I think you can teach your boy to work for food! If he takes treats at other times but not during a training session, then he's either not hungry (meaning a random treat is enjoyable, but more than that is just a bother), or he's too stressed/excited during training! The former can be solved by meal timing or rationing his food, and the latter can be trained away. : ) This video explains teaching your dog to work for toys using food as a reward, but you can use the same method in reverse. 






I actually used this method to teach my dog to work for different valued food-rewards, as she began refusing the lower-value rewards whenever I had (or she even suspected I had!) something of higher-value. She was actually a majorly picky eater for several months in her first year. Seriously, rip-your-hair-out-stressful type of picky eater, drove me crazy! In a matter of weeks of just rewarding the consumption of lower-value food by giving a higher-value treat, that was completely solved. She's now a chowhound, excluding one or two things that are genuinely unpalatable to her (as opposed to just being "not as good" as some imagined alternative!).
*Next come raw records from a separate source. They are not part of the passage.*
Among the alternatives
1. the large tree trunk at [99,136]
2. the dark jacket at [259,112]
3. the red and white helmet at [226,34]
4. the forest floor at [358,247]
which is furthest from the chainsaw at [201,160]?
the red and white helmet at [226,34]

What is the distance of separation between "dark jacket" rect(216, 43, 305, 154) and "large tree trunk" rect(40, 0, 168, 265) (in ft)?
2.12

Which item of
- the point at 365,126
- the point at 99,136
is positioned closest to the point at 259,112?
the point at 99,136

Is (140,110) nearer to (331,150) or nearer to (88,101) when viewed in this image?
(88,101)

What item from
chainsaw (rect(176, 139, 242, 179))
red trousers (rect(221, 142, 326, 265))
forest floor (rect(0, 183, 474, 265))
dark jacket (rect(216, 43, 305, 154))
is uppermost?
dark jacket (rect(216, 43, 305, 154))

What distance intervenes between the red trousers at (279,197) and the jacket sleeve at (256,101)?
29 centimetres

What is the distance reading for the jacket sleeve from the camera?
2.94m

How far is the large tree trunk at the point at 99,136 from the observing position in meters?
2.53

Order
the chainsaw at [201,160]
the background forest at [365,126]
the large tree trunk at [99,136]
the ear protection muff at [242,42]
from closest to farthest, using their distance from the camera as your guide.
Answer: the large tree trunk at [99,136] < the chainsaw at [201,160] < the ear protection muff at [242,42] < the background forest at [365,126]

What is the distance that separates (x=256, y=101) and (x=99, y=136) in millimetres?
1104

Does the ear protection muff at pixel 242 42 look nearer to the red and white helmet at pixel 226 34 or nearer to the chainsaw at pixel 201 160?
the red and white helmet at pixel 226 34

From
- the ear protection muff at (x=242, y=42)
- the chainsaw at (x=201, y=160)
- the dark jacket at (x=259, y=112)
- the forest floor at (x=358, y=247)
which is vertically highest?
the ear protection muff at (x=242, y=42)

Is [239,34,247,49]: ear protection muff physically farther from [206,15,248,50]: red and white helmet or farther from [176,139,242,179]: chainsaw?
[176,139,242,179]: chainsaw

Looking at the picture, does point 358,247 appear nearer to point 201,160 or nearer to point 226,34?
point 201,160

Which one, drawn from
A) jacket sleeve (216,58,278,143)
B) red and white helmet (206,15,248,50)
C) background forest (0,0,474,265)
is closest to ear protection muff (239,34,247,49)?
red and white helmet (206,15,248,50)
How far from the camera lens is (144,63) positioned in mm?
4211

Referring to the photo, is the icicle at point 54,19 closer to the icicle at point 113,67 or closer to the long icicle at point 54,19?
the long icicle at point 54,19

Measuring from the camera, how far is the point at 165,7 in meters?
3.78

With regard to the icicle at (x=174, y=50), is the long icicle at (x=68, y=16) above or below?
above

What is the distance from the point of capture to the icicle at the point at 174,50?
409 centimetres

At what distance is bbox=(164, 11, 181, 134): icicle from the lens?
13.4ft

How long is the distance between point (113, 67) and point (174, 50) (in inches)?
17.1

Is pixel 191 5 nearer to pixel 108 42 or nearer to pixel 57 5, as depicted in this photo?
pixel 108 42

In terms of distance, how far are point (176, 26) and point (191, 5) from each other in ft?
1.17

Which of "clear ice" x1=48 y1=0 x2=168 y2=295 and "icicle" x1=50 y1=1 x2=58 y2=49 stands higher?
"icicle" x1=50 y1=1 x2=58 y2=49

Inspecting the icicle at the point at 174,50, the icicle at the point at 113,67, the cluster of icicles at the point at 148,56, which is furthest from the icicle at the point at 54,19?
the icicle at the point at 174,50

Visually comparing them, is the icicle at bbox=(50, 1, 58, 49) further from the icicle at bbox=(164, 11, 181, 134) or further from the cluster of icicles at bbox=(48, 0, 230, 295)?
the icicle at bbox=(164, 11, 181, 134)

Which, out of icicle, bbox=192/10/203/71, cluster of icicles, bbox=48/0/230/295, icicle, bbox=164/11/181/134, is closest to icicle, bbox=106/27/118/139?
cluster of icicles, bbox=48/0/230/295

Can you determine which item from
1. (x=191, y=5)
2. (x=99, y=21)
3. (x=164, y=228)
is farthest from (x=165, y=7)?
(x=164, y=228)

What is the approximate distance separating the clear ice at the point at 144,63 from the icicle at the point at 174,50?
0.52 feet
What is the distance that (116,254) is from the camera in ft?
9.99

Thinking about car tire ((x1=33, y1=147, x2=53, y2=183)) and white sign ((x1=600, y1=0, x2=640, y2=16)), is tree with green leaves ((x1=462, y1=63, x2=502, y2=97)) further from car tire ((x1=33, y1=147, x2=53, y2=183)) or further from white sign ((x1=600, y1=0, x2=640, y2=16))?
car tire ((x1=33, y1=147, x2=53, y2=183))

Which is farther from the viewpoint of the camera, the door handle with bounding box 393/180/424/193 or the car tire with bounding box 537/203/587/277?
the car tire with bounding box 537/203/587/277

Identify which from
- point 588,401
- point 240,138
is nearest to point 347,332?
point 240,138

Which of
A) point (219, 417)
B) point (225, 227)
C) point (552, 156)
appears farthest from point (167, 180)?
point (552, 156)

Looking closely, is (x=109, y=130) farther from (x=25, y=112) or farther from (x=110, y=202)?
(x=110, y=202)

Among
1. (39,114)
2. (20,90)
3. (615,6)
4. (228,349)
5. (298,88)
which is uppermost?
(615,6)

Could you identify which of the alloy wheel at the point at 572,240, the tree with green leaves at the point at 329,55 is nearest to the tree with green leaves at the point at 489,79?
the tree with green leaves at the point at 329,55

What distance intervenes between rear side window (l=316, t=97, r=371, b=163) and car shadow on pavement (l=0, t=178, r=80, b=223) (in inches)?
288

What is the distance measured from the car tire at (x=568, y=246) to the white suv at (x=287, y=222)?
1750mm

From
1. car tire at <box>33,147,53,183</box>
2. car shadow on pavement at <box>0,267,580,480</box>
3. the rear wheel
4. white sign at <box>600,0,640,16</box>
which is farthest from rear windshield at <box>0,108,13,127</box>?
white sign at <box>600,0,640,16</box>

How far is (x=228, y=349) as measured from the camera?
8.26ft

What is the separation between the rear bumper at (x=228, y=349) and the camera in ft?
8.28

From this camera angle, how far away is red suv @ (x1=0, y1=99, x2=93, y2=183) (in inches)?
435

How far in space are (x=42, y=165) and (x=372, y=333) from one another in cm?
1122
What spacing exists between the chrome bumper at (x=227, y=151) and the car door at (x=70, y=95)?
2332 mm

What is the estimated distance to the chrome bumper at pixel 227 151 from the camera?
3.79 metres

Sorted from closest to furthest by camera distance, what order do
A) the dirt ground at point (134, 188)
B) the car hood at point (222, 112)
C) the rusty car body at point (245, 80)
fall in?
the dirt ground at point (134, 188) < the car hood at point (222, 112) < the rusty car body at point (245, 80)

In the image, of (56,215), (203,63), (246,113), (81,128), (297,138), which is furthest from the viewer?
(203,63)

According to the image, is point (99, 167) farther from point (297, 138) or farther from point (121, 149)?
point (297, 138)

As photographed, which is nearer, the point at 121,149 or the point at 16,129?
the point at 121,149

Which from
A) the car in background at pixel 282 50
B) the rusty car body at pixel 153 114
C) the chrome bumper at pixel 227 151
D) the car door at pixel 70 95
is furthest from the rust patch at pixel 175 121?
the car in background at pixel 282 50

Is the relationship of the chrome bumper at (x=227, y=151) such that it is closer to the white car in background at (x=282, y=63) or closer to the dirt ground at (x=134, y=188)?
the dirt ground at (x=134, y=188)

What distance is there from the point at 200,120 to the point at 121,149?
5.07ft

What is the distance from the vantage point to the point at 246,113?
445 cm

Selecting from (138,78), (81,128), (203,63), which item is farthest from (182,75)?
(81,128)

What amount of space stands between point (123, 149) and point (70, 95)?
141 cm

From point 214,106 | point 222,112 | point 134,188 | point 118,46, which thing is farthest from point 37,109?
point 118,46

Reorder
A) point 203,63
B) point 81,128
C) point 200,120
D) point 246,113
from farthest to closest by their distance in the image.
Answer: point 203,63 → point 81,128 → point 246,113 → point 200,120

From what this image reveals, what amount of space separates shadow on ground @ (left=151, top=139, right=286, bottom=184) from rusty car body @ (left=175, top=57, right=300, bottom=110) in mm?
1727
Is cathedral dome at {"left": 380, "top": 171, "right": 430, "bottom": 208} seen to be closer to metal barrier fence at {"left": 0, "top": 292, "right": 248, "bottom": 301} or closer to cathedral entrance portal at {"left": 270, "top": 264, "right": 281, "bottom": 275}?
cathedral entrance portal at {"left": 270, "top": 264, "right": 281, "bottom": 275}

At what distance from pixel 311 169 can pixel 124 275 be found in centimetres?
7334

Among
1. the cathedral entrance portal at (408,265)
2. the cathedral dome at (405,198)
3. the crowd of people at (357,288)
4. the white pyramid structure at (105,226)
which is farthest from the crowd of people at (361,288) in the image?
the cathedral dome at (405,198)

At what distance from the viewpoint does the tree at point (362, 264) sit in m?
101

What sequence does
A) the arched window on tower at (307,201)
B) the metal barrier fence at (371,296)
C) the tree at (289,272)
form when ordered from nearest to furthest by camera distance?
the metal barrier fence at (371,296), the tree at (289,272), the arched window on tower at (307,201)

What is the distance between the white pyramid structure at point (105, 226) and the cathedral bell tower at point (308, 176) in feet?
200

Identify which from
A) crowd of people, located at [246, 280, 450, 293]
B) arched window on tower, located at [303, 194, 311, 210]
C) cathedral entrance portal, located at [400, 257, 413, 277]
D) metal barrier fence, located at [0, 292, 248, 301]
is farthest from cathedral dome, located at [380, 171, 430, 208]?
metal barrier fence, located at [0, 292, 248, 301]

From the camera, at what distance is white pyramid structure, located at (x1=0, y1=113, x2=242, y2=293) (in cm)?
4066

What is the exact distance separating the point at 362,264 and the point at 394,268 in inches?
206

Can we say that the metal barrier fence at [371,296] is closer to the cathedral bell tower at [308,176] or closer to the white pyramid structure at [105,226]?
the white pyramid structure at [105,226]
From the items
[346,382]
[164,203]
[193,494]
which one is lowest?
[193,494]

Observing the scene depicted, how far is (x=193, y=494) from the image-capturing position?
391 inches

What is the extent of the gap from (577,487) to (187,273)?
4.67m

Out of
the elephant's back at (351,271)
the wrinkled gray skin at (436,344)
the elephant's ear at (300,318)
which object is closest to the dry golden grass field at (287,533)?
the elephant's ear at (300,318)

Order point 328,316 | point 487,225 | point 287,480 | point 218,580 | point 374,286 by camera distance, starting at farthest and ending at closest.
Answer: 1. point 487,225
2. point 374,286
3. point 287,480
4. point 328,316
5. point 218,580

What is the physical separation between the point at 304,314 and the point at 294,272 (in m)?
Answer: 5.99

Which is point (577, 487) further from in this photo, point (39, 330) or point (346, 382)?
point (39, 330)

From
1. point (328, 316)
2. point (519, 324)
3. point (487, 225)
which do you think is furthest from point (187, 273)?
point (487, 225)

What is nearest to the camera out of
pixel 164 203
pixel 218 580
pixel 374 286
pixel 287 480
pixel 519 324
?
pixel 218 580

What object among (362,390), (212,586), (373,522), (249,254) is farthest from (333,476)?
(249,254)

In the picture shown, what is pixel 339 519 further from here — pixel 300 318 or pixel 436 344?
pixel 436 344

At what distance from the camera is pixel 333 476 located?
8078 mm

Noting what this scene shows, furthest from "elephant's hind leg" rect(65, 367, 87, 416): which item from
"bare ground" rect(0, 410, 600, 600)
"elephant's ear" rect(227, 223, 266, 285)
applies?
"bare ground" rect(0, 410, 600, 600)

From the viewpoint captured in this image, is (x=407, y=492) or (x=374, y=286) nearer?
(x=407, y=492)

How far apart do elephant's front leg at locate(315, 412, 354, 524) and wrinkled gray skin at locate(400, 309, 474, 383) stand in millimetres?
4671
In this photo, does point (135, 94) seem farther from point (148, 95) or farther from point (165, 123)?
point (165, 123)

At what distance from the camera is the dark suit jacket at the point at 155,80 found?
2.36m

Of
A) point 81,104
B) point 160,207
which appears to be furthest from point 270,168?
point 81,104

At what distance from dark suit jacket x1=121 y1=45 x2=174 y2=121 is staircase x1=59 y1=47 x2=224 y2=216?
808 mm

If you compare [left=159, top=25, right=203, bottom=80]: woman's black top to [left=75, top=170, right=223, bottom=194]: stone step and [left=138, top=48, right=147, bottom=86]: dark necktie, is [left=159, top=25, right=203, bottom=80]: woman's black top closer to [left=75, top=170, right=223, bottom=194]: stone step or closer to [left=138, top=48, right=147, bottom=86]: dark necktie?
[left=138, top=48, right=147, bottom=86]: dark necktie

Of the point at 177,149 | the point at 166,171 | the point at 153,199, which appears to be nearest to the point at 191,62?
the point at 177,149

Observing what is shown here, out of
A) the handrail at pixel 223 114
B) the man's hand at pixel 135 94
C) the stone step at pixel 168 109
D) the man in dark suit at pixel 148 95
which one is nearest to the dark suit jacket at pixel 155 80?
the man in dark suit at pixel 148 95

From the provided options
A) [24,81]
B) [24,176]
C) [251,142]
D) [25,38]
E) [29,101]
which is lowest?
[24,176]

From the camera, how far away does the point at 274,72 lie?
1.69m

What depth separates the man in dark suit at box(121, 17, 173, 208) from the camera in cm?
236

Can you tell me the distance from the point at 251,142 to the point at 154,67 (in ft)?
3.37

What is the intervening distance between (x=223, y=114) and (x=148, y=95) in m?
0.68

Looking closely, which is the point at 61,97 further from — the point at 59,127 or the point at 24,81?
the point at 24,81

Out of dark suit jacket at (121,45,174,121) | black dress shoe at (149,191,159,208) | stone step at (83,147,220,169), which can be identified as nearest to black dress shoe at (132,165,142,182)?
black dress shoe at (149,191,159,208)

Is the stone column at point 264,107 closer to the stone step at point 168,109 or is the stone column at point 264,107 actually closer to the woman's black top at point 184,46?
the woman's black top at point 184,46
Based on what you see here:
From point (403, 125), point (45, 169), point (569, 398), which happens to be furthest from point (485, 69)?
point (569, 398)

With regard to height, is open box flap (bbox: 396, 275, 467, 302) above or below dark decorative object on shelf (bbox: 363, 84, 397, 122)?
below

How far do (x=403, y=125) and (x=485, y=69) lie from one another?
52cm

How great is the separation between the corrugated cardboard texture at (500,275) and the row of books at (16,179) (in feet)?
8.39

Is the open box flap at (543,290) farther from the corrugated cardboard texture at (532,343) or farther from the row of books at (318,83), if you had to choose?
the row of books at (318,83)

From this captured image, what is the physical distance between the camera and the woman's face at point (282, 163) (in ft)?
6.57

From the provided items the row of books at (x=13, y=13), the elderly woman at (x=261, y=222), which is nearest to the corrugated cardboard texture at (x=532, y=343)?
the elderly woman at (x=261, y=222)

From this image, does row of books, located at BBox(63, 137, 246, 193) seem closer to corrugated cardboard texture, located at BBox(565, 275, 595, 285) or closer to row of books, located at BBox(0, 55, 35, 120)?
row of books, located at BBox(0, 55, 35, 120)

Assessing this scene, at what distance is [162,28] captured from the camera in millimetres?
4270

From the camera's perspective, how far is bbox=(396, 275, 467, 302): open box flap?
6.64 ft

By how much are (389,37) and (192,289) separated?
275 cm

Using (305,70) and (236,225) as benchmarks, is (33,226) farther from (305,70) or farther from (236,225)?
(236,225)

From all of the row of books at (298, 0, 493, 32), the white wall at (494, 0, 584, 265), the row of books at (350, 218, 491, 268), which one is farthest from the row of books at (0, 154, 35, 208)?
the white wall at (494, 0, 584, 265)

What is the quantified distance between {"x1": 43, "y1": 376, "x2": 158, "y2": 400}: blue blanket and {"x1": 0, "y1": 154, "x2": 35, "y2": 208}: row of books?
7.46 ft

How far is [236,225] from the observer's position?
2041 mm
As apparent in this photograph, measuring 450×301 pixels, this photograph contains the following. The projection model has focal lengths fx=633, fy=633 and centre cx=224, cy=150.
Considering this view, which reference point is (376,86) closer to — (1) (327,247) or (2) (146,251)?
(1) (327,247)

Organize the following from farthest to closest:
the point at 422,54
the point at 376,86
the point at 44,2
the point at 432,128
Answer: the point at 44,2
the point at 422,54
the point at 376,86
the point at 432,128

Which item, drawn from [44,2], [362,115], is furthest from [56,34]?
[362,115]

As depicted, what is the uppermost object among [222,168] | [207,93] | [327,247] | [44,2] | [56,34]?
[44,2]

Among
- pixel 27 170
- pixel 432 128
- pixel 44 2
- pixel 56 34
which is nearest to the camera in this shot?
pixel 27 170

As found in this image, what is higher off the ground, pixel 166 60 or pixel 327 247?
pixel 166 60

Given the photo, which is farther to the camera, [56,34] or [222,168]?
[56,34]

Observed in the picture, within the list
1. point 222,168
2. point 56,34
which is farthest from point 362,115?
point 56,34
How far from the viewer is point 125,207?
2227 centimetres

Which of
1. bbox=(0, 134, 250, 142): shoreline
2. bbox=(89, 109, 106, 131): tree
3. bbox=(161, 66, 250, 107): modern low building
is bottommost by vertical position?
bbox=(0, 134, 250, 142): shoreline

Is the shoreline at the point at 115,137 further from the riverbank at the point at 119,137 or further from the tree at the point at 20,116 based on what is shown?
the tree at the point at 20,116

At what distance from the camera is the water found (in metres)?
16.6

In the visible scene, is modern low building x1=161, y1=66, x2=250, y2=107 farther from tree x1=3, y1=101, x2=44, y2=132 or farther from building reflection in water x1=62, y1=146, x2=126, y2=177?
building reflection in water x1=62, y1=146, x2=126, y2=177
Still, you can train a lot without treats as others have suggested here! Don't let the current lack of food motivation slow you down! But, build that food reinforcer. It's a *powerful* tool to have at your disposal! : )


----------



## Charmed (Aug 4, 2014)

I have experienced the low food drive dog, also. My girl loved movie theatre popcorn, so before class, when it was really important that she be focused I would stop at the theatre and grab her some popcorn. Worked great, and not much else would. Another dog got excited about new squeaky toys, so he only got to play with the new toy for training sessions. I knew I had a good toy when the other picky dog in the class wanted our squeaky toy. All of my picky dogs loved those little rabbit fur mice that are supposed to be cat toys. Another hint: chicken didnlt work, but chicken that was heated up would work. Also, I reward such tiny amounts that if the desired treat was salty, or fatty... I allowed it. All dogs will work for something, you just have to figure out what it is that motivates them.


----------



## SolaTee (Jan 3, 2015)

Thanks everyone for your replies, I will keep looking for that jackpot treat, i know what its not atleast


----------



## ericwd9 (Jun 13, 2014)

It may well not be good for dogs but bacon and ham worked for me with distracted dogs. Keep the treats small.
Eric.


----------



## mother4 (Jun 8, 2014)

My picky dogs like Merrick dehydrated lamb lungs you can break them into tiny bits


----------